A Fluorescence Reporter Model Defines "Tip-DCs'' as the Cellular Source of Interferon β in Murine Listeriosis

Production of type I interferons, consisting mainly of multiple IFN alpha subtypes and IFN beta, represents an essential part of the innate immune defense against invading pathogens. While in most situations, namely viral infections, this class of cytokines is indispensable for host survival they mediate a detrimental effect during infection with L. monocytogenes by rendering macrophages insensitive towards IFN gamma signalling which leads to a lethal bacterial pathology in mice. Due to a lack of suitable analytic tools the precise identity of the cell population responsible for type I IFN production remains ill-defined and so far these cells have been described to be macrophages. As in general IFN beta is the first type I interferon to be produced, we took advantage of an IFN beta fluorescence reporter-knockin mouse model in which YFP is expressed from a bicistronic mRNA linked by an IRES to the endogenous ifnb mRNA to assess the IFN beta production on a single cell level in situ. Our results showed highest frequencies and absolute numbers of IFN beta(+) cells in the spleen 24 h after infection with L. monocytogenes where they were located predominately in the white pulp within the foci of infection.
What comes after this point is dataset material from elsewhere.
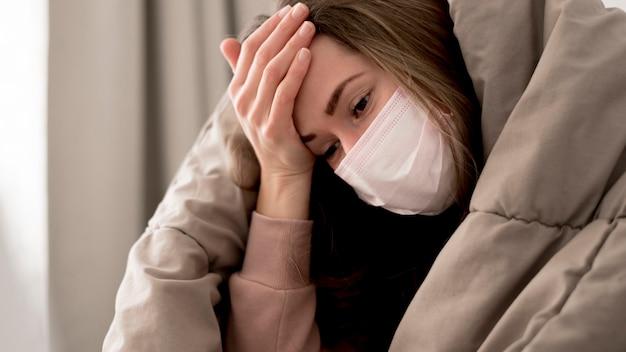 Mulher vestindo uma máscara médica dentro de casa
Detailed FACS surface marker analyses, intracellular cytokine stainings and T cell proliferation assays revealed that the IFN beta(+) cells were a phenotypically and functionally further specialized subpopulation of TNF and iNOS producing DCs (Tip-DCs) which are known to be essential for the early containment of L. monocytogenes infection. We proved that the IFN beta(+) cells exhibited the hallmark characteristics of Tip-DCs as they produced iNOS and TNF and possessed T cell priming abilities. These results point to a yet unappreciated ambiguous role for a multi-effector, IFN beta producing subpopulation of Tip-DCs in controlling the balance between containment of L. monocytogenes infection and effects detrimental to the host driven by IFN beta.